• _YOUR GOAL_: Begin at the line with "In the scene" and output every line through the end of the records, exactly as given. Omit pictures.

• _SUPPLIED MATERIAL_:

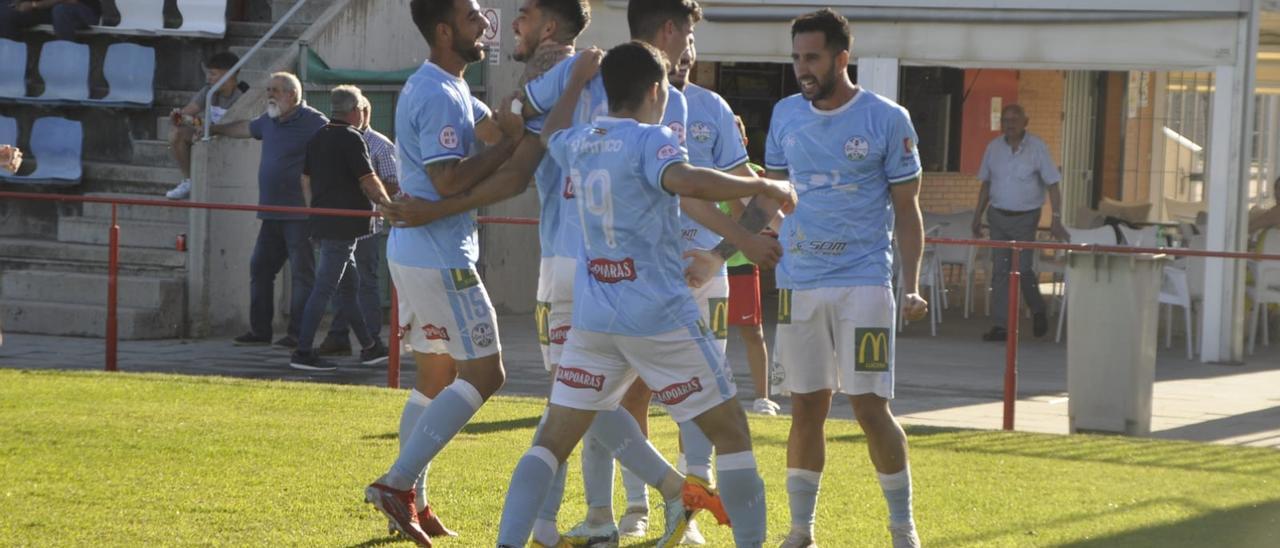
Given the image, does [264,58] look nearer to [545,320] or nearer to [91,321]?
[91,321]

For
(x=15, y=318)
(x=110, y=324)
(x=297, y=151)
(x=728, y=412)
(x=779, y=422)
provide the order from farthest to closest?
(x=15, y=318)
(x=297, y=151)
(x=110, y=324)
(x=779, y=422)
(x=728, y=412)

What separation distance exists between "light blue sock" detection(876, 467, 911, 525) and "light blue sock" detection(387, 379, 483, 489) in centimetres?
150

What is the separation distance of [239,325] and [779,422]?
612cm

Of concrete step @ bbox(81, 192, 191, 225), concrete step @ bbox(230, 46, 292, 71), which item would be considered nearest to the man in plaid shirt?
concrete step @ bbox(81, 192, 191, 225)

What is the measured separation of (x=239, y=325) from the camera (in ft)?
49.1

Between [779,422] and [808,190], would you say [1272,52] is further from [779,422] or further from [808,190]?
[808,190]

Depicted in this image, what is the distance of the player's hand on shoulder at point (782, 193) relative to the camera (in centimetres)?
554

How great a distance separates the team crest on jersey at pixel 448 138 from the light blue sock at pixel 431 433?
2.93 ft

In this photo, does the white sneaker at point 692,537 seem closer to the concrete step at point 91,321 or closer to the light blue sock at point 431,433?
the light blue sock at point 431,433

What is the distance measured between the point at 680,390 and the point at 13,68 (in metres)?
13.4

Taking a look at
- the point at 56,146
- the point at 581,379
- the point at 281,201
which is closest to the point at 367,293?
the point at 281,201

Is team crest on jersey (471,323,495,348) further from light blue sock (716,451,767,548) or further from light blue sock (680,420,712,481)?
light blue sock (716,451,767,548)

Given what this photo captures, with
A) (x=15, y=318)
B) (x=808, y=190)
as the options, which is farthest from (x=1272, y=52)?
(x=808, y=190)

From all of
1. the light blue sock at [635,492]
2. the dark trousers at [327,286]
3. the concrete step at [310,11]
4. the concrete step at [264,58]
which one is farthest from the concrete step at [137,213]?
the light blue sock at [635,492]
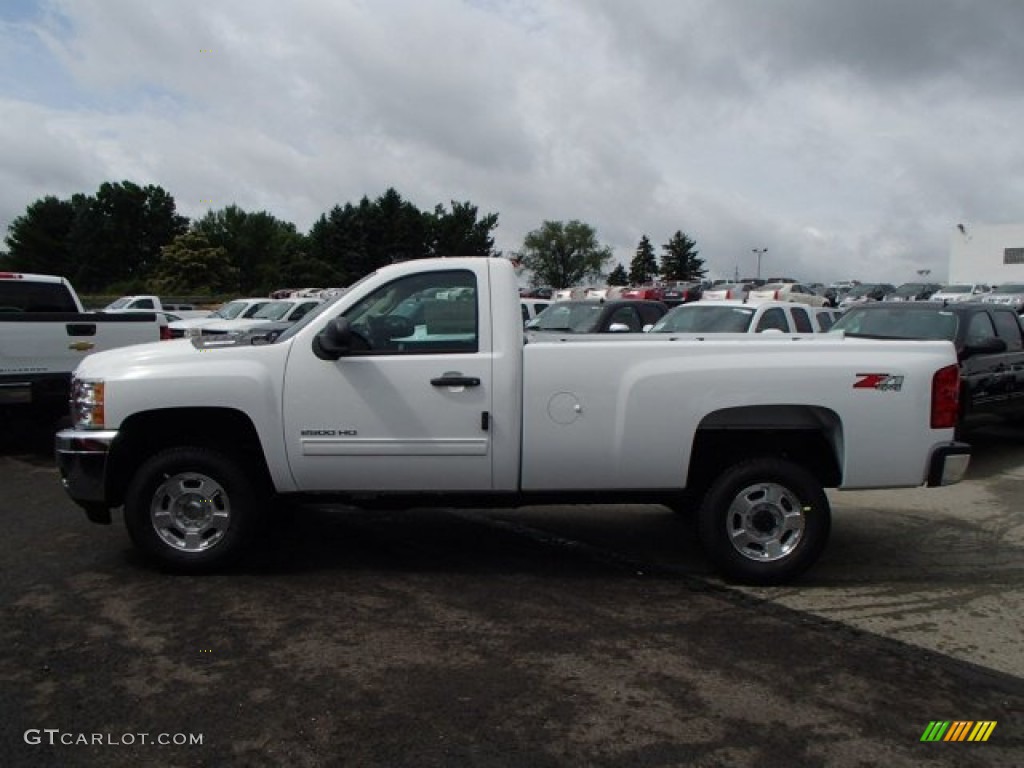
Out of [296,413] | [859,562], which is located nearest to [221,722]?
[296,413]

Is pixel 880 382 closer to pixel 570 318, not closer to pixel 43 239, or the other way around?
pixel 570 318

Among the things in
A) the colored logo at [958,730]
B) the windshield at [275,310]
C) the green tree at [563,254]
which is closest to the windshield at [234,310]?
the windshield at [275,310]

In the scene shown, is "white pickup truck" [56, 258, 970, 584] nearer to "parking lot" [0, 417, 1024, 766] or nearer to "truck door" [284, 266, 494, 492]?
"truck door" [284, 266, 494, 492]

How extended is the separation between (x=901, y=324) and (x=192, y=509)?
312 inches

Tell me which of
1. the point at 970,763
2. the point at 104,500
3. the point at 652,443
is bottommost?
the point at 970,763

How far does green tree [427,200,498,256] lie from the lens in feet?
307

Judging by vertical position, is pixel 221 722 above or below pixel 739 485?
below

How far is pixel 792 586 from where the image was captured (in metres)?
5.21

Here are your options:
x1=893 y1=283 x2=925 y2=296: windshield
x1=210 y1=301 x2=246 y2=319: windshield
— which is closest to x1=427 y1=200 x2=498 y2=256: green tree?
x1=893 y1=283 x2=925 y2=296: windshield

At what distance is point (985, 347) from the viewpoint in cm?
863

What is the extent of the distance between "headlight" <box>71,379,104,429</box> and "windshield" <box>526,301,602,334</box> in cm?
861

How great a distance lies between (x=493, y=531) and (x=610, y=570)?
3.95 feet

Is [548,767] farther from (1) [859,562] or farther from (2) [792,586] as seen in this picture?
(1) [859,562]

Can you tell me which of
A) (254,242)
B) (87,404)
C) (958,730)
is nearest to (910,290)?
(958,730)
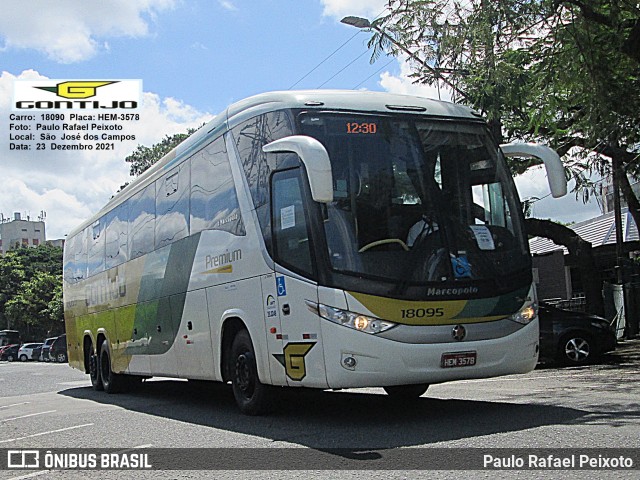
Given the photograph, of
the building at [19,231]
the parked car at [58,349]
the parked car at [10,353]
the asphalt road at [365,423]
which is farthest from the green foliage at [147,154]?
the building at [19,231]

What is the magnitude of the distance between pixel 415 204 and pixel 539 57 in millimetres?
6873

• _TASK ANSWER_:
In the scene shown, is "white pickup truck" [56, 258, 970, 584] nearer to "parking lot" [0, 417, 1024, 766] or nearer to "truck door" [284, 266, 494, 492]?
"truck door" [284, 266, 494, 492]

How extended is the separation between (x=901, y=324) and (x=192, y=509)?
312 inches

Tell me which of
1. the point at 970,763
2. the point at 104,500
3. the point at 652,443
is bottommost?
the point at 970,763

How far does green tree [427,200,498,256] lie from the lens in feet?
307

Judging by vertical position, is pixel 221 722 above or below pixel 739 485?
below

How far is pixel 792 586 from where the image was captured (in metres)?
5.21

Here are your options:
x1=893 y1=283 x2=925 y2=296: windshield
x1=210 y1=301 x2=246 y2=319: windshield
— which is closest to x1=427 y1=200 x2=498 y2=256: green tree?
x1=893 y1=283 x2=925 y2=296: windshield

At what distance is point (985, 347) from the viewpoint in cm?
863

What is the extent of the distance between "headlight" <box>71,379,104,429</box> and "windshield" <box>526,301,602,334</box> in cm?
861

How great a distance lies between (x=493, y=531) and (x=610, y=570)?
3.95 feet

Is [548,767] farther from (1) [859,562] or farther from (2) [792,586] as seen in this picture?
(1) [859,562]

Can you tell me which of
A) (254,242)
B) (87,404)
C) (958,730)
is nearest to (910,290)?
(958,730)
Given the photograph, of
the building at [19,231]
the parked car at [58,349]
the parked car at [10,353]
the asphalt road at [365,423]
which is farthest from the green foliage at [147,154]?
the building at [19,231]

What is the magnitude of the distance between pixel 415 204 and pixel 539 57 in millimetres?
6873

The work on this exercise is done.